More specifically, Aronowitz insists that learning techniques and rules is never the same as learning to write, since writing involves the act of thinking, not merely its expression: “the idea that knowledge acquisition is independent of its expression in untenable” (41). Such a view informs many grading policies that evaluate “content” and “writing” separately. If we want to grade mechanics and usage, it’s more accurate to call these aspects of writing “mechanics and usage” but not the whole of “writing.”

Consider the following passage by a TCNJ student:

In online social networks, we never know who is looking at our information and/or if that person is even telling you the truth about themselves. Therefore, the use of online social networking causes people to fake their identity, causing others to believe them and negatively affecting those they interact with because of their false identification.
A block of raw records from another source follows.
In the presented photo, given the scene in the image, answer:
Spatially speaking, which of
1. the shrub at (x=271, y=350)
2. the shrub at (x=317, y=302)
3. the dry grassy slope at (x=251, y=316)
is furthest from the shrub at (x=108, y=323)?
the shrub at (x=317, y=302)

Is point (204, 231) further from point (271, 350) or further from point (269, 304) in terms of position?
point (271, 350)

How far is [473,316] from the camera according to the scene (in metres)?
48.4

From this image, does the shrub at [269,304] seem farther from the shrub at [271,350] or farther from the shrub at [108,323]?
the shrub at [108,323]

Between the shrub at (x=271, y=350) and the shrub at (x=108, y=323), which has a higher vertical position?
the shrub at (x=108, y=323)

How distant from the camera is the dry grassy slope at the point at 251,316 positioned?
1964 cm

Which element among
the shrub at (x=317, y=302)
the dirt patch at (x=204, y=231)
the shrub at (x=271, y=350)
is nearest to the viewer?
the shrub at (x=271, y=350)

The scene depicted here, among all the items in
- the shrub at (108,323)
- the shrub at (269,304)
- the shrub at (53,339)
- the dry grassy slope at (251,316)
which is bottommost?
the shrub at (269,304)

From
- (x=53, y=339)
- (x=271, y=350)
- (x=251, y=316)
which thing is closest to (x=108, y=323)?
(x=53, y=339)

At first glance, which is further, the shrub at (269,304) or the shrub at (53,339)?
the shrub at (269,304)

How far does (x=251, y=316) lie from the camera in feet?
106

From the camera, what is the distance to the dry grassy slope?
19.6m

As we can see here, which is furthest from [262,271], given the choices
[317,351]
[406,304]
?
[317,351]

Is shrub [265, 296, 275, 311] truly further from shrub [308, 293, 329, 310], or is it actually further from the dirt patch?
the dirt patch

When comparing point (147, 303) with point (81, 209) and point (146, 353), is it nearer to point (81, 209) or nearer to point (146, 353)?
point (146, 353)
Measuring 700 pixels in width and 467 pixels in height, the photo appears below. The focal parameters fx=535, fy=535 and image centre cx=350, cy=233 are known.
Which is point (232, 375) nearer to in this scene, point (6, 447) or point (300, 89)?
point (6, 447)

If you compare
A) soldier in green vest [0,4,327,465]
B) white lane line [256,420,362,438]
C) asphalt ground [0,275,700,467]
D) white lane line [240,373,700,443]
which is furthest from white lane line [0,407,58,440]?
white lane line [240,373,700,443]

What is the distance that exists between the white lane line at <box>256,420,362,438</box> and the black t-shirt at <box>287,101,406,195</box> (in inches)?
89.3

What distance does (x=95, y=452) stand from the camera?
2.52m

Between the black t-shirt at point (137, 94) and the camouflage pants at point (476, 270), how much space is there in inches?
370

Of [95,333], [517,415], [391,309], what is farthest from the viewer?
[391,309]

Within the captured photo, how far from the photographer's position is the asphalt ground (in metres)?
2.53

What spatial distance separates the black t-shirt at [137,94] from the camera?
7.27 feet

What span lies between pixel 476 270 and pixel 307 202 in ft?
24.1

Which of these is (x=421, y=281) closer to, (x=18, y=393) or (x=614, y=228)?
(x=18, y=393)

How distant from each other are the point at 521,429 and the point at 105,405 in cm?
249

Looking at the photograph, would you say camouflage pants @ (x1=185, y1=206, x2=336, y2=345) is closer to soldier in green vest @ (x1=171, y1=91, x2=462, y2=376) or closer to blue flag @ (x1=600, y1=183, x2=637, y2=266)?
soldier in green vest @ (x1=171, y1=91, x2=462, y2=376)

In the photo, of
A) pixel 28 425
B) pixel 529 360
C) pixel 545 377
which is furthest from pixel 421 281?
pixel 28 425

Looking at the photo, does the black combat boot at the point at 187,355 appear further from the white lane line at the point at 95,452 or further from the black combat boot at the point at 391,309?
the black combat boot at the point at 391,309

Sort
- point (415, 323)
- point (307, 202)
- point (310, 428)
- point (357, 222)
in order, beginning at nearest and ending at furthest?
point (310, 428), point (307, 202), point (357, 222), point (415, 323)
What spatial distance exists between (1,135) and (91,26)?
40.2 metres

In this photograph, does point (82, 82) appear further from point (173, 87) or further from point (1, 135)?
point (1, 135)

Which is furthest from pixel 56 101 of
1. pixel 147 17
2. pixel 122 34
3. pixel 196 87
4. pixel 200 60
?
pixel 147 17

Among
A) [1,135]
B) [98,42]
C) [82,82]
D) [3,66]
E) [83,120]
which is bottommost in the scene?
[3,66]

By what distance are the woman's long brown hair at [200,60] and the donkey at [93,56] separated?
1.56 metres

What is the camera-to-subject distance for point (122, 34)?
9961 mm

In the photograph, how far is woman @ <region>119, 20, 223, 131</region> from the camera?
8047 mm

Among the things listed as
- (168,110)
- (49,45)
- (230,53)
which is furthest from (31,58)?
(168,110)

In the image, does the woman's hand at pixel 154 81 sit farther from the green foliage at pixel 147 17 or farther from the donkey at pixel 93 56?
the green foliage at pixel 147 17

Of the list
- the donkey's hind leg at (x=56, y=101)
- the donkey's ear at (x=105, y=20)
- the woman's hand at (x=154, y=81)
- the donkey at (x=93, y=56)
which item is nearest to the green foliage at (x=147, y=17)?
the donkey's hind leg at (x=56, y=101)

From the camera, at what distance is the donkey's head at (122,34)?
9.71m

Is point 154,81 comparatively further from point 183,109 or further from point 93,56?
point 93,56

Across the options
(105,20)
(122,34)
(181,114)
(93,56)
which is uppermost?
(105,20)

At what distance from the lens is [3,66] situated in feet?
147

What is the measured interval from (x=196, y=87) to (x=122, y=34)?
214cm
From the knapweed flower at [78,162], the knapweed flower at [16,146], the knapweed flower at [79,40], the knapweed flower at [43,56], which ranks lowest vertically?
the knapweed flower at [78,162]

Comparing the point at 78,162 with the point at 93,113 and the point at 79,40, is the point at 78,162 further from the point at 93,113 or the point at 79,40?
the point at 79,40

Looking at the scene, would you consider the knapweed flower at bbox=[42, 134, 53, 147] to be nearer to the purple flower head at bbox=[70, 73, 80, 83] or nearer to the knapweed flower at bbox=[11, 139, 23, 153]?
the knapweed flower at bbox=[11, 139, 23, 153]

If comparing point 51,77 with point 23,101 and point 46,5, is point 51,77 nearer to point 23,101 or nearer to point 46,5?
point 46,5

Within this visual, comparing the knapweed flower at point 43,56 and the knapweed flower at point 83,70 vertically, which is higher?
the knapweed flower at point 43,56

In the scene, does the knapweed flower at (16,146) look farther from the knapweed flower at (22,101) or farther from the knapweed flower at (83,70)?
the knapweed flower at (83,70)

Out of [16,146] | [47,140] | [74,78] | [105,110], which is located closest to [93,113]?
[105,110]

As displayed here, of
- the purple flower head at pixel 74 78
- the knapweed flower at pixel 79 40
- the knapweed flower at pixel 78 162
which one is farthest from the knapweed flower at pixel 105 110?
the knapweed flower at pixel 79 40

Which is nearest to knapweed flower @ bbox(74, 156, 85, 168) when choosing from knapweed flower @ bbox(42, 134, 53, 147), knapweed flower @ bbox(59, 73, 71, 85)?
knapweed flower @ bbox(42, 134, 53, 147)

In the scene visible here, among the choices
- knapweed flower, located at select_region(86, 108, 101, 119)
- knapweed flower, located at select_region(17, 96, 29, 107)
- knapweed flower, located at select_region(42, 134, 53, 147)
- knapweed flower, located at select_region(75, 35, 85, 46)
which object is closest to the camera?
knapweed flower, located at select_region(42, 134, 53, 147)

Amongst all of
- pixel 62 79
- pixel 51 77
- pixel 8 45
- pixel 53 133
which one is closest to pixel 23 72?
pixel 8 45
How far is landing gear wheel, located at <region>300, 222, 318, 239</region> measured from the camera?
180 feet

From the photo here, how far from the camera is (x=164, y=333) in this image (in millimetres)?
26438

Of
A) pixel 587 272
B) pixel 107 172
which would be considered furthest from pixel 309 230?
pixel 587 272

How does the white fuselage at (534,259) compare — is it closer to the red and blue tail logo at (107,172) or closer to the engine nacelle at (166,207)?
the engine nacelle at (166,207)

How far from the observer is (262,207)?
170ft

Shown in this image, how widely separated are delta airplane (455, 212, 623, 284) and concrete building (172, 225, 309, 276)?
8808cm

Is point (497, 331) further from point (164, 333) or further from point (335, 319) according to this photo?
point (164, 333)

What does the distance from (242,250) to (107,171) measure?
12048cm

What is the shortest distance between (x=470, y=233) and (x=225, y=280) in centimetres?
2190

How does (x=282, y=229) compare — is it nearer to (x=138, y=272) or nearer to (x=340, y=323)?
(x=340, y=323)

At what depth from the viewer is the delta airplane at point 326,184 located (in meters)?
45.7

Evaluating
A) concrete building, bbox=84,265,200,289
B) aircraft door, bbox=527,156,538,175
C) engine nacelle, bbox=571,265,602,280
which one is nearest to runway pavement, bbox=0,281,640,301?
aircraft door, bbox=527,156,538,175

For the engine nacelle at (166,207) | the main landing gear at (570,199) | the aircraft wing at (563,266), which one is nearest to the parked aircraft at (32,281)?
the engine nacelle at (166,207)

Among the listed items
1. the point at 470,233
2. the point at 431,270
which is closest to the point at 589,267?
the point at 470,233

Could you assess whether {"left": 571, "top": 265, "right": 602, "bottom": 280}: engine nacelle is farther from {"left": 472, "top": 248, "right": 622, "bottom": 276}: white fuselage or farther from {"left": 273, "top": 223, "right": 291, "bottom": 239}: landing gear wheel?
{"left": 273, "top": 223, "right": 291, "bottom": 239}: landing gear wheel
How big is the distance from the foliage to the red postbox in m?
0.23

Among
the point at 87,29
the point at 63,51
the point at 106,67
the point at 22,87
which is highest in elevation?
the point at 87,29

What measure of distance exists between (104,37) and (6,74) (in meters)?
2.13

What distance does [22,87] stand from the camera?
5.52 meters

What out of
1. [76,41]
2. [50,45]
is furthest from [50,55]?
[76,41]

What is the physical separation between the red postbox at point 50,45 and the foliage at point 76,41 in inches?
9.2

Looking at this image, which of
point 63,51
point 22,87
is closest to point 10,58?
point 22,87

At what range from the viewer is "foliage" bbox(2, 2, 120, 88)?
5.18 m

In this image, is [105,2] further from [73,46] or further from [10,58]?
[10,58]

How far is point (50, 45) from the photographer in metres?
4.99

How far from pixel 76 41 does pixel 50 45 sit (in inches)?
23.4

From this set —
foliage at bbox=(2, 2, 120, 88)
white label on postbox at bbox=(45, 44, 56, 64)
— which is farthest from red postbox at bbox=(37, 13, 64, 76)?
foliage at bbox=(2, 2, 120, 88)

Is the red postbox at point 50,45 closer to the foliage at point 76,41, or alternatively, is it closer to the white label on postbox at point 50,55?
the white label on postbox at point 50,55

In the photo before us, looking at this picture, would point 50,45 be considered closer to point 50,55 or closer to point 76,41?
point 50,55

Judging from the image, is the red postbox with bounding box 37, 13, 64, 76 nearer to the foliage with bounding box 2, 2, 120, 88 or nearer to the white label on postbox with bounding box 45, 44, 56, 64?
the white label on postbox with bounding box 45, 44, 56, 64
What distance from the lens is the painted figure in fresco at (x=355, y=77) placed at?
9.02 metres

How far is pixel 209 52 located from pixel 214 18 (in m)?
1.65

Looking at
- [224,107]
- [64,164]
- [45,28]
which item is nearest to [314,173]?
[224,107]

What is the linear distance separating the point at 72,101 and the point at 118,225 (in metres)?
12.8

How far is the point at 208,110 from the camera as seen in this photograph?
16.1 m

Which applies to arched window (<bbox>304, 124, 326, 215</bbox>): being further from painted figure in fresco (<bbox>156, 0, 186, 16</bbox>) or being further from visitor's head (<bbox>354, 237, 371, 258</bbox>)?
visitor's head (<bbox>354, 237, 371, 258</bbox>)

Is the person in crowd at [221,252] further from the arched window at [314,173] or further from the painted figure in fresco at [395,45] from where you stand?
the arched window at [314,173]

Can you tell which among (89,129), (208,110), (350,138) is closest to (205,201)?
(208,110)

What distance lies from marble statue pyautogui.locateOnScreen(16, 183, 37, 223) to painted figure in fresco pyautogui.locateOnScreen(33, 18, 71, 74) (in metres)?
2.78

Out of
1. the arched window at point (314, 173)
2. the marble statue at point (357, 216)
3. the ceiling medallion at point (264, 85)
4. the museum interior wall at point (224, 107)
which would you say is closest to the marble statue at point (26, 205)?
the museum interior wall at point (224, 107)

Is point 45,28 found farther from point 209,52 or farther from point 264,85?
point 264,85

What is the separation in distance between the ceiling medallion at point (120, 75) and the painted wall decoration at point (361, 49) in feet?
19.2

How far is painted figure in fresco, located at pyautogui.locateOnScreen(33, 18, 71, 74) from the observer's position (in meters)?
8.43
There are unnecessary shifts in pronoun usage, and some may not care for the structure of the second sentence, but technically, it is “grammatically” correct. Far more problematic about the “writing” in this passage is the faulty thinking. This student has misunderstood—and incorrectly expressed—causation. Some students who can ace a multiple choice test in your course may nevertheless “write poorly” on the same concepts. Writing involves higher order thinking such as the application of ideas to new situations (not to mention knowledge of a variety of disciplinary conventions). Rather than see the poor writing as an indicator that the student doesn’t have good writing skills, we might instead conclude that the student has not fully mastered the course concepts. The implications for our teaching become quite different.

I know that many will still claim that students should already have acquired the skill of writing (or reading) before they enter our classes. But we must understand these skills as contextual; rather than a skill, literacy is better understood as a resource used in many different contexts in one’s life, with varying degrees of effectiveness (see Deborah Brandt’s Literacy in American Lives. Cambridge University Press, 2001). All factors of a given writing situation affect a student’s ability to write clearly. Struggling to understand new material can result in repetition, vagueness, and even uncharacteristic errors in usage. Your impression from one student paper might lead you to conclude that a student is not a “good writer.” Likewise, a different paper might result in a more positive assessment of the student’s abilities.

A few years ago, this point was vividly illustrated when a faculty member teaching a First Seminar came into my office to recommend that one of his students be exempted from WRI 102. He assured me that she was “a very good writer” and didn’t think she needed the course. After checking her record, I saw that she’d taken the placement exam but not scored high enough to place out of the class; I explained that she would indeed need to take the course. A few weeks later, this same faculty member told me that after his student had written a thesis-driven paper, he realized she did need WRI 102. Up to that point, they had been doing reaction papers and journal entries, and in those genres, she had impressed him. Was this student a “good writer”? Such labels serve neither us nor students well.